God has a way of giving his greatest gifts to those most humble, those thought unworthy by others. David was a mere shepherd boy, the least obvious of his brothers. How can that be? It’s none of your business. As in the parable of the vineyard workers, Jesus makes clear that God rewards according to his desires, not ours. And yet he will do right by us regardless if we trust his sovereignty.

Watch Amadeus, a wonderful film for Advent, and marvel at the proud but relatively untalented composer Salieri who (in the play and film telling, if not in actual history) is willing to do all that God wants if only God will bless him with great accomplishments. Salieri wants a deal with God. But God blesses instead the irrepressible, irresponsible and profane Wolfgang Amadeus Mozart. In a great scene, an indignant Salieri burns his crucifix in the fireplace. He goes on to lead a long embittered life, while the prodigious genius, Mozart, creates music for the ages, though his own time on Earth is short.

God doesn’t like the pride of Pharisees. But he also holds to account those he blesses greatly. The incomparable Moses doesn’t get to enter the Promised Land because of shortcomings. David is gravely humbled by God (through the prophet Nathan) because of his sins.

So, as Advent ends, we 21st century denizens also might do well to think of George Gilder and his Israel Test: how do you regard those more talented than yourself? Do you envy them and try to put them down? Or do you admire them and try to emulate and make common cause with them?

These are among the kinds of questions Pope Francis was posing to the Curia, warning of the “sickness of considering oneself ‘immortal’, ‘immune’ or ‘indispensable’.” He warns of “Martha-ism” (in the Gospel story of Mary and Martha, when Jesus visits their home), the sin of “excessive industriousness;…of those who immerse themselves in work” and neglect to sit at Jesus’ feet.” Remember to join your people, to “weep with those who weep and rejoice with those who rejoice.”

He warns, too, of “excessive planning and functionalism.” And of the “ailment of rivalry and vainglory.” And he wants to root out the sickness of those Churchmen who are hard and unyielding, while in private “they lead a hidden, dissolute life.” Ouch!

He is opposing “careerism and opportunism”, the sin of personal jealousy, of humorlessness, of accumulating honors and property, of “living in a closed circle” of group identity.

This will be recalled as an historic address if Pope Francis now follows these prophetic words with sound actions. It will take great courage and strength to do so. Pope Benedict XVI reputedly realized that reform of the Curia was needed, but that he lacked the physical ability to carry it through. Reform at Vatican City may be the new pope’s most important task. He knows he has to evangelize the Church so the Church can evangelize the world.

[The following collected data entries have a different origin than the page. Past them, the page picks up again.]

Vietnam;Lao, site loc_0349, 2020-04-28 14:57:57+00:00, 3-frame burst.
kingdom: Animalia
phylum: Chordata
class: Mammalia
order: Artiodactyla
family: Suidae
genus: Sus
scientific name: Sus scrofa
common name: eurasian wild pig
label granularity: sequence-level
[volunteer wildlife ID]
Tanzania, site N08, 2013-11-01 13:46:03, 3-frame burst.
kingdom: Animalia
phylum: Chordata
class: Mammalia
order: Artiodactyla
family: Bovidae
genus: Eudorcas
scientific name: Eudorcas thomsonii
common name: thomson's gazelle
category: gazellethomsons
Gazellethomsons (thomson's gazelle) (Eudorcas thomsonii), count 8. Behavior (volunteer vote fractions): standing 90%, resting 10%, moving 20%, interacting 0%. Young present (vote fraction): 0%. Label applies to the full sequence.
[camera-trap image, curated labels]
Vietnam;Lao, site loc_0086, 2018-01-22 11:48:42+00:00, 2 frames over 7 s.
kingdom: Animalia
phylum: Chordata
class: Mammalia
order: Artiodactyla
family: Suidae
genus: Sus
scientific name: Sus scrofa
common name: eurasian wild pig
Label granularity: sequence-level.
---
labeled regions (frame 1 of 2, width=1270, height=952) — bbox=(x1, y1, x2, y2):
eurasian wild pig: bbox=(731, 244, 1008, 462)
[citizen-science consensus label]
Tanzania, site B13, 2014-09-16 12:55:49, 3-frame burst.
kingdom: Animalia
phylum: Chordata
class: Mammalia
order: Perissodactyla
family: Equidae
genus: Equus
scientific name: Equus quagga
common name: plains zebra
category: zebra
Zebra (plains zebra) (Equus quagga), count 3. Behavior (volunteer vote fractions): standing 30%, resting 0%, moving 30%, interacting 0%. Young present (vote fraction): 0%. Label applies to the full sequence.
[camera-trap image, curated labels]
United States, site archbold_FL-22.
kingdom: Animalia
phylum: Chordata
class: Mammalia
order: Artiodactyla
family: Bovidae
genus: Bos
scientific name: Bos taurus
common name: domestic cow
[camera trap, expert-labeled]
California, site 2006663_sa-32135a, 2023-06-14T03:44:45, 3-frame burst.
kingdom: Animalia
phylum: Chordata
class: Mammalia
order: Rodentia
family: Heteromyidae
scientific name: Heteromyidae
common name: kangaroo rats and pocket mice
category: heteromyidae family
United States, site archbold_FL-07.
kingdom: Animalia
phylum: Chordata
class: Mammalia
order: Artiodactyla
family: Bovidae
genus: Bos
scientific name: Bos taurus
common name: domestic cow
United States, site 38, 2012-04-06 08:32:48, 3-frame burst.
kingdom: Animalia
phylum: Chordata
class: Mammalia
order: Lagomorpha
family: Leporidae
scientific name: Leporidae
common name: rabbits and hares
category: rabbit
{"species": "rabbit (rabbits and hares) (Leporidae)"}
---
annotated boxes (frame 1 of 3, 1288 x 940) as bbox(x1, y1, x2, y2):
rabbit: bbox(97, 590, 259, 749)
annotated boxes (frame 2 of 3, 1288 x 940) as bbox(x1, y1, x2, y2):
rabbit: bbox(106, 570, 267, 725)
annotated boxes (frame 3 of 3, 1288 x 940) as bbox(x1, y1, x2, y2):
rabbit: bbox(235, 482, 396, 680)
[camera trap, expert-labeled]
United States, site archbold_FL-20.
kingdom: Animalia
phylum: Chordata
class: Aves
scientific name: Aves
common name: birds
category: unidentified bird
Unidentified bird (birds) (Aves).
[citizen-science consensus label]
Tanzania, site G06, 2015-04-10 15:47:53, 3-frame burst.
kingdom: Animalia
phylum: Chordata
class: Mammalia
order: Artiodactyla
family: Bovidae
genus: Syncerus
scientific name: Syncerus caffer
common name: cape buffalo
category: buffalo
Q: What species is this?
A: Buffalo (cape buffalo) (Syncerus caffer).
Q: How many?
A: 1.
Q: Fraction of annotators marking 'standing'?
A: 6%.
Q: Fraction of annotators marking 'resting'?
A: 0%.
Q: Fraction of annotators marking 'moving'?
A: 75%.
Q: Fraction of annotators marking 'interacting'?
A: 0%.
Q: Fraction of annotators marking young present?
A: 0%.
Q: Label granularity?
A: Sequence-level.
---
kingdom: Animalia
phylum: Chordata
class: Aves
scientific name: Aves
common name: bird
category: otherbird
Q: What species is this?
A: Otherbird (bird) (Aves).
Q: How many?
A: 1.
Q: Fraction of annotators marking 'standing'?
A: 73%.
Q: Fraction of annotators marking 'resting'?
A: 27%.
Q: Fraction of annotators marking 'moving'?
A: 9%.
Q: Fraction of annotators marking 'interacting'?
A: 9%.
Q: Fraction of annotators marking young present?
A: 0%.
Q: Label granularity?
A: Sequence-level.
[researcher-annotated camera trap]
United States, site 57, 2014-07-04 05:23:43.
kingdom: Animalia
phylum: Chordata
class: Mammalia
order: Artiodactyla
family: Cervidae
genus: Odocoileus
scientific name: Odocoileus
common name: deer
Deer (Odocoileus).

One has to wish Pope Francis well. But one also can point out the Francis has described the bureaucratic sclerosis that afflicts many organizations, including businesses, universities and governments, not just the institutional church. People fall in love with their job and imagine that no one else can do it, and that those it regulates and organizes are somehow dependent on it. The official is so hard-working and long-suffering; why don’t the peons do as they are told?

Then one turns Francis’ spotlight on oneself. Do I have the sicknesses he describes?

To ask that question is get the answer, Oh, Yes! It’s true!

Thank God, therefore, that our Redeemer lives and is born again on Christmas Day in the morning!